_SELECTED EXCERPT_:
The original Union-Miles design contemplated using the Coalition staff to organize neighborhood support and participation, as well as to market UMDC's programs to the grassroots. So far, the Coalition has received approximately $20,000 for carrying out such neighborhood marketing efforts -- a modest sum, but not trivial.
Perhaps the single most important rationale for structuring two separate organizations is the Coalition's clear desire to maintain a multi-issue orientation. The Development Corporation acknowledges that its orbit is limited, and that it is only addressing some -- albeit very important -- needs of the Union-Miles area. Without the Coalition's broad orientation, issues like health care, education, safety and a host of others would tend to get ignored in the concentration on physical and economic development, which, along with employment, comprise the Development Corporation's basic agenda.
Union-Miles' experience suggests that the cutbacks in public programs for physical and economic development make engaging in development even more relevant for neighborhood groups than it was several years ago. In the new environment, a strong neighborhood role in the distribution of limited resources, and emphasis on gaining maximum impact from each dollar, become extremely important. The UMDC formula, despite its acknowledged difficulties, has stood up well, given the shifts and changes that have occurred during its relatively brief existence. The mutual benefits have clearly outweighed the difficulties. The Union-Miles experience confirms that both types of activity are important and can be mutually supportive -- sometimes in unexpected ways.

_Saved data entries_:
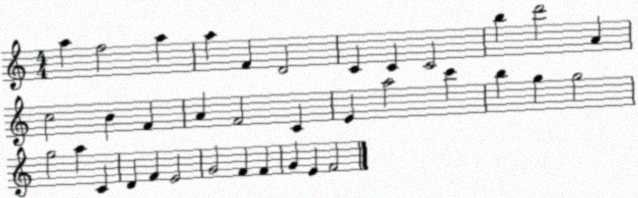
X:1
T:Untitled
M:4/4
L:1/4
K:C
a f2 a a F D2 C C C2 b d'2 A c2 B F A F2 C E a2 c' b g g2 g2 a C D F E2 G2 F F G E F2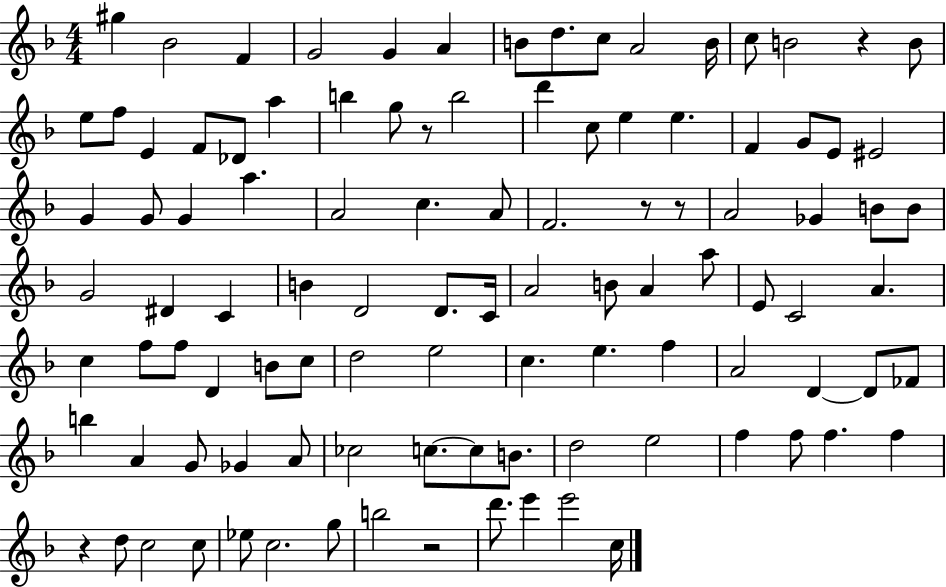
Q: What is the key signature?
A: F major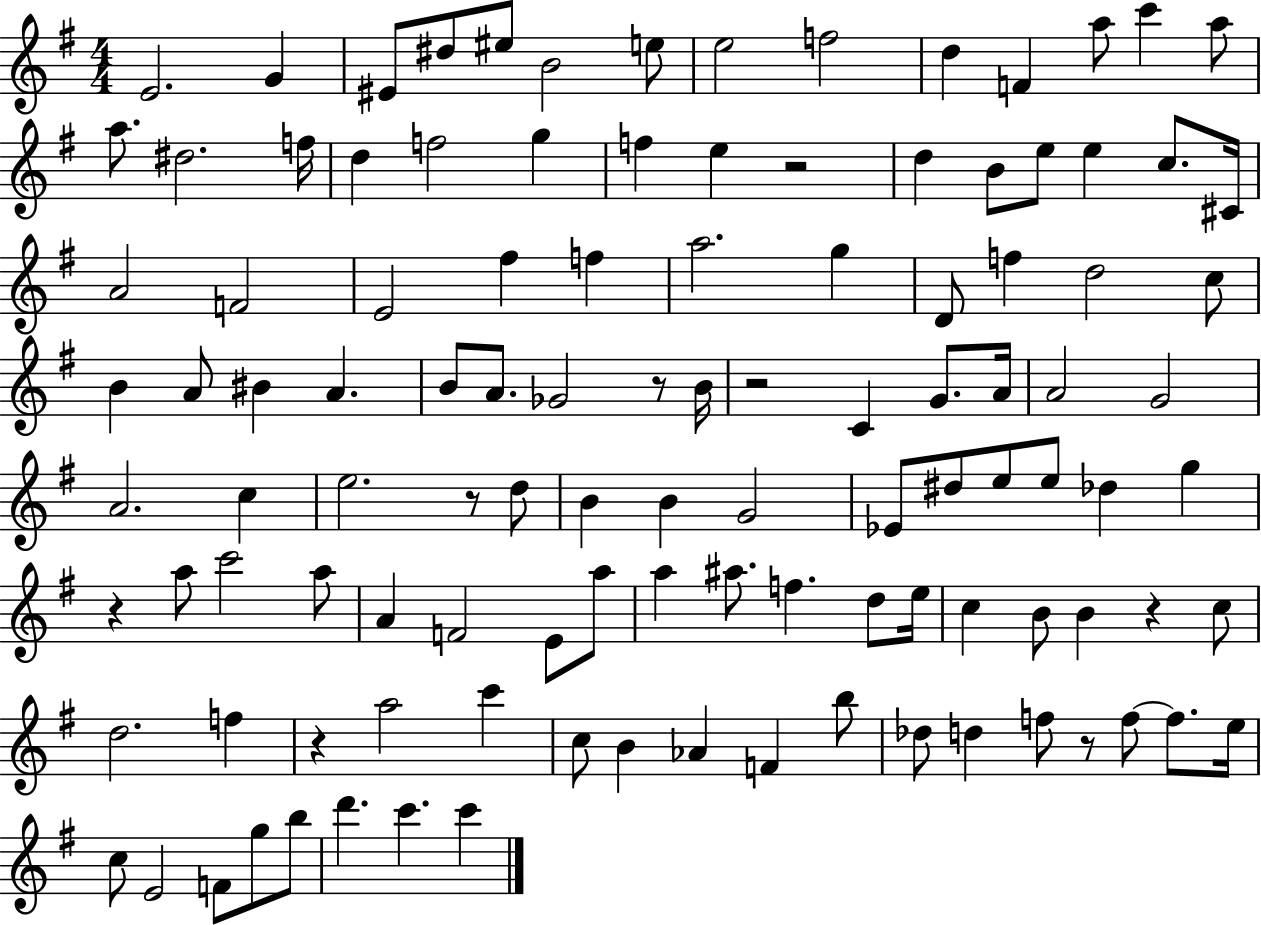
X:1
T:Untitled
M:4/4
L:1/4
K:G
E2 G ^E/2 ^d/2 ^e/2 B2 e/2 e2 f2 d F a/2 c' a/2 a/2 ^d2 f/4 d f2 g f e z2 d B/2 e/2 e c/2 ^C/4 A2 F2 E2 ^f f a2 g D/2 f d2 c/2 B A/2 ^B A B/2 A/2 _G2 z/2 B/4 z2 C G/2 A/4 A2 G2 A2 c e2 z/2 d/2 B B G2 _E/2 ^d/2 e/2 e/2 _d g z a/2 c'2 a/2 A F2 E/2 a/2 a ^a/2 f d/2 e/4 c B/2 B z c/2 d2 f z a2 c' c/2 B _A F b/2 _d/2 d f/2 z/2 f/2 f/2 e/4 c/2 E2 F/2 g/2 b/2 d' c' c'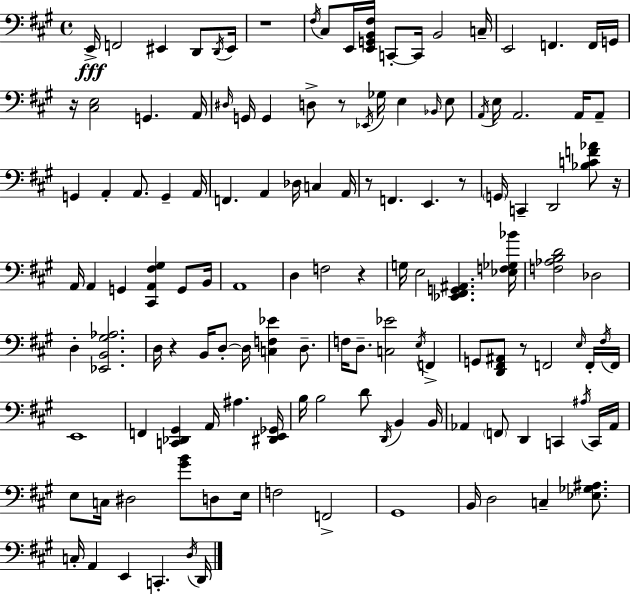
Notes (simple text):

E2/s F2/h EIS2/q D2/e D2/s EIS2/s R/w F#3/s C#3/e E2/s [E2,G2,B2,F#3]/s C2/e C2/s B2/h C3/s E2/h F2/q. F2/s G2/s R/s [C#3,E3]/h G2/q. A2/s D#3/s G2/s G2/q D3/e R/e Eb2/s Gb3/s E3/q Bb2/s E3/e A2/s E3/s A2/h. A2/s A2/e G2/q A2/q A2/e. G2/q A2/s F2/q. A2/q Db3/s C3/q A2/s R/e F2/q. E2/q. R/e G2/s C2/q D2/h [Bb3,C4,F4,Ab4]/e R/s A2/s A2/q G2/q [C#2,A2,F#3,G#3]/q G2/e B2/s A2/w D3/q F3/h R/q G3/s E3/h [Eb2,F#2,G2,A#2]/q. [Eb3,F3,Gb3,Bb4]/s [F3,Ab3,B3,D4]/h Db3/h D3/q [Eb2,B2,G#3,Ab3]/h. D3/s R/q B2/s D3/e D3/s [C3,F3,Eb4]/q D3/e. F3/s D3/e. [C3,Eb4]/h E3/s F2/q G2/e [D2,F#2,A#2]/e R/e F2/h E3/s F2/s F#3/s F2/s E2/w F2/q [C2,Db2,G#2]/q A2/s A#3/q. [D#2,E2,Gb2]/s B3/s B3/h D4/e D2/s B2/q B2/s Ab2/q F2/e D2/q C2/q A#3/s C2/s Ab2/s E3/e C3/s D#3/h [G#4,B4]/e D3/e E3/s F3/h F2/h G#2/w B2/s D3/h C3/q [Eb3,Gb3,A#3]/e. C3/s A2/q E2/q C2/q. D3/s D2/s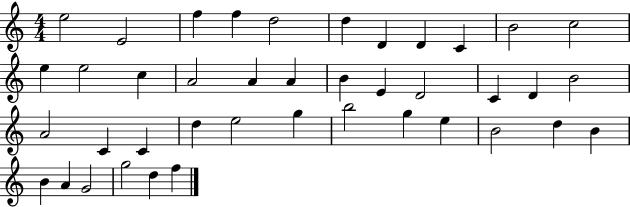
{
  \clef treble
  \numericTimeSignature
  \time 4/4
  \key c \major
  e''2 e'2 | f''4 f''4 d''2 | d''4 d'4 d'4 c'4 | b'2 c''2 | \break e''4 e''2 c''4 | a'2 a'4 a'4 | b'4 e'4 d'2 | c'4 d'4 b'2 | \break a'2 c'4 c'4 | d''4 e''2 g''4 | b''2 g''4 e''4 | b'2 d''4 b'4 | \break b'4 a'4 g'2 | g''2 d''4 f''4 | \bar "|."
}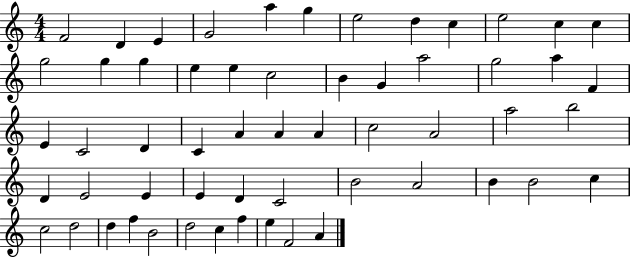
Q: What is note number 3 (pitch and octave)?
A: E4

_WORK TO COMPLETE_:
A) According to the Union-Miles passage, why were two separate organizations set up instead of one? Answer in one to three sentences.
B) Please condense the paragraph of the Union-Miles passage that begins "Perhaps the single most important rationale" into a short bulleted list that keeps its main facts.
C) Continue the Union-Miles passage, starting after its final sentence.

_RESULTS OF THE TASKS_:
A) The main reason was the Coalition's clear wish to keep a multi-issue orientation, since the Development Corporation's agenda is limited to physical and economic development and employment. Without the Coalition's broader focus, issues such as health care, education and safety would tend to be ignored.

B)
- The key reason for two separate organizations is the Coalition's desire to stay multi-issue.
- The Development Corporation admits its scope is limited to some important needs of the Union-Miles area.
- Its basic agenda is physical and economic development, along with employment.
- Without the Coalition, issues like health care, education and safety would tend to be ignored.

C)
[This case study and the Appendix describe transitions in UMDC and the Buckeye-Woodland Organization during the period from 1978 to 1984.]
Organizers and community leaders with experience emphasize five prerequisites to direct involvement in development:
- core financial support;
- legitimacy within the community;
- credibility with the outside world; and
- some overall plan and strategy.
Realizing each of these fully is of course a tall order, a standard which would disqualify most real life community organizations. But these criteria point to the most important considerations in weighing a move into development, and they help to emphasize the importance of timing. Technical assistance professionals tell tales of many groups which took on too much too soon -- more than they were ready for. Groups themselves, enjoying some measure of success in their first ventures, are quick to point out how unready they would have been just a year or two earlier.
Capacity is difficult to define and measure, but it is clear that a certain level of staff resources, leadership sophistication and ability to manage complex tasks is required before a group can move into development. The complexity of development at the neighborhood level is sometimes exaggerated by public officials who wish to discourage it or by competitors in the private sector. Nevertheless, it does involve a lengthy series of interrelated steps that puts a premium on preparation, coordination and attention to detail.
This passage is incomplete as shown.